**Consegna 1**
Nell'articolo su Enrico Ruggeri, quanti Festival di Sanremo risultano vinti dal cantautore?
**Consegna 2**
Continua l'articolo su Enrico Ruggeri a partire dall'ultima frase.

**Testo riportato**
-------------------------

Enrico Ruggeri: «Al mio primo live nell’isola zero paganti. Io di destra? No, sono una mente libera»
Il cantautore milanese sarà a Pasquetta a Porto Torres: «Ho collaborato con il sassarese Gabriele Masala: un artista eccezionale»
Il suo timbro vocale è unico, inconfondibile. Anche per telefono. Non appena scatta il «pronto!» ti aspetti che lui parta subito con uno dei suoi intramontabili successi. “Contessa”, “Mistero”, “Ti avrò”, o un altro ancora. Non è facile scegliere tra le canzoni di Enrico Ruggeri. Interprete e autore di pezzi pregiatissimi della musica italiana. Una carriera che dagli anni Settanta arriva fino a oggi, spaziando tra il rock e la canzone d’autore. Un cocktail vincente - due i Sanremo portati a casa - che il lunedì di Pasquetta farà assaporare al pubblico di Porto Torres. Un ritorno in un’isola che da sempre lo ha abituato ad accoglienze trionfali. O quasi.

-------------------------

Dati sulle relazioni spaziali

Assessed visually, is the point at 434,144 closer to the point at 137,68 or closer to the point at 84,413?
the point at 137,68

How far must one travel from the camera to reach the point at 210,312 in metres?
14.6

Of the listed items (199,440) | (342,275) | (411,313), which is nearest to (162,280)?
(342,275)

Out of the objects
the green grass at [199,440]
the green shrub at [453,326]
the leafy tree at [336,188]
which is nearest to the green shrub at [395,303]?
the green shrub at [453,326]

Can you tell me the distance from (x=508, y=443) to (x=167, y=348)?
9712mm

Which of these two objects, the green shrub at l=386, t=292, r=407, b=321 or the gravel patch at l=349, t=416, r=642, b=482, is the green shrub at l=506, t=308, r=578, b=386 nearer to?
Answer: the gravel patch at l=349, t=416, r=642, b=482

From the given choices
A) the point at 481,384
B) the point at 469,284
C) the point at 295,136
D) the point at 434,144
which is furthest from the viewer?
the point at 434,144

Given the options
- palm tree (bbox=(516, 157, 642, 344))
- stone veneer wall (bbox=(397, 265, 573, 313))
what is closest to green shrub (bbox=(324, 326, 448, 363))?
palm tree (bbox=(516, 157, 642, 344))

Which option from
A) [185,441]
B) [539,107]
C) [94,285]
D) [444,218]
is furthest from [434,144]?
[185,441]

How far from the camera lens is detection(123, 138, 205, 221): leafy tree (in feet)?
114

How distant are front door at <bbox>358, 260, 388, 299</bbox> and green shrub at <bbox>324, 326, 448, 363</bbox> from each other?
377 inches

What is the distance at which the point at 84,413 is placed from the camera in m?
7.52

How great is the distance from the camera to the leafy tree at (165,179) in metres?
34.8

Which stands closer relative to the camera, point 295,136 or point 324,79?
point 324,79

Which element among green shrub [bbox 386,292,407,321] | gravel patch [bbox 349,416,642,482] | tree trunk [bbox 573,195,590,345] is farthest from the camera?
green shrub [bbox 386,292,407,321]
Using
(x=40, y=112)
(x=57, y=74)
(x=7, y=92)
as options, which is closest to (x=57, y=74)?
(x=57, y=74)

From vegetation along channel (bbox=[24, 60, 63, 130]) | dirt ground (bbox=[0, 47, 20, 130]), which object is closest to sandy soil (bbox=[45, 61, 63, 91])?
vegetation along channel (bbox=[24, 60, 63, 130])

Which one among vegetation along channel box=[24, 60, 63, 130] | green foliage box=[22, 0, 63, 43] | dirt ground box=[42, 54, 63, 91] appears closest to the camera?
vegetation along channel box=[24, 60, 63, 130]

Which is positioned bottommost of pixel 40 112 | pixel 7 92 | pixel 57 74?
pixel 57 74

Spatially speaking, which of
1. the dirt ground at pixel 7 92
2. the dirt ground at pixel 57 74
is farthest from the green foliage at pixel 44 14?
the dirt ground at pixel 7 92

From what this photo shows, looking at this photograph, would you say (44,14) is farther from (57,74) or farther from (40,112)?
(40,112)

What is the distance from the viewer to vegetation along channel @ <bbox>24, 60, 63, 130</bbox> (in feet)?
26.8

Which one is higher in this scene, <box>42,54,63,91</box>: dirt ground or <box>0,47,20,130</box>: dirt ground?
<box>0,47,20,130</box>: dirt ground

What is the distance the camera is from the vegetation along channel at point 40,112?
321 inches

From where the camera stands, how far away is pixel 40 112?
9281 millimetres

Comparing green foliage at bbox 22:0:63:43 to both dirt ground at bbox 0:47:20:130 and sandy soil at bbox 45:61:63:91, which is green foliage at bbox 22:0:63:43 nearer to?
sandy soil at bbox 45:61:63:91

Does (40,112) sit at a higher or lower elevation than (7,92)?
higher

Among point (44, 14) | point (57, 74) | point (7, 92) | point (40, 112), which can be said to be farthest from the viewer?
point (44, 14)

-------------------------

**Risposta 1**
Due.

**Risposta 2**
Ruggeri, ricorda la sua prima volta in Sardegna?
«La primissima volta venni con i Decibel nel 1980, a un Cantagiro al Sant’Elia: c’era un sacco di gente. L’anno dopo da solista mi presentai in un piccolo paese, Uta, e feci zero paganti. Non uno, due, tre: proprio zero. Nella discoteca non c’era neanche un manifesto. Mi dissero: “andiamo in paese a bere un caffè, la gente arriva tardi”. Invece, non tornammo nemmeno perché non si presentò nessuno. Negli anni, però, in Sardegna mi sono rifatto con gli interessi».
E ricorda il suo primo concerto in assoluto?
«Come no? Nell’oratorio della chiesa di San Fedele a Milano. Avevo 15 anni».
Che Italia era quella degli anni Settanta?
«Era un’Italia molto violenta, erano gli anni di piombo, per fortuna c’era la musica come rifugio. Ed era un mondo senza internet. Quando con i Decibel ci presentammo per la prima volta a Sanremo nel 1980 c’erano solo gruppi con le voci a falsetto, le camice a sbuffo. C’erano i miei amici Collage. Noi siamo arrivati per cantare “Contessa”, suonando, stando sul palco, facendo le interviste, tutto in modo diverso. Questo solo perché andavamo spesso a Londra. Nulla di più. Ma gli italiani ci consideravano marziani. Oggi un indonesiano fa un video su TikTok e dopo un minuto lo sa il mondo».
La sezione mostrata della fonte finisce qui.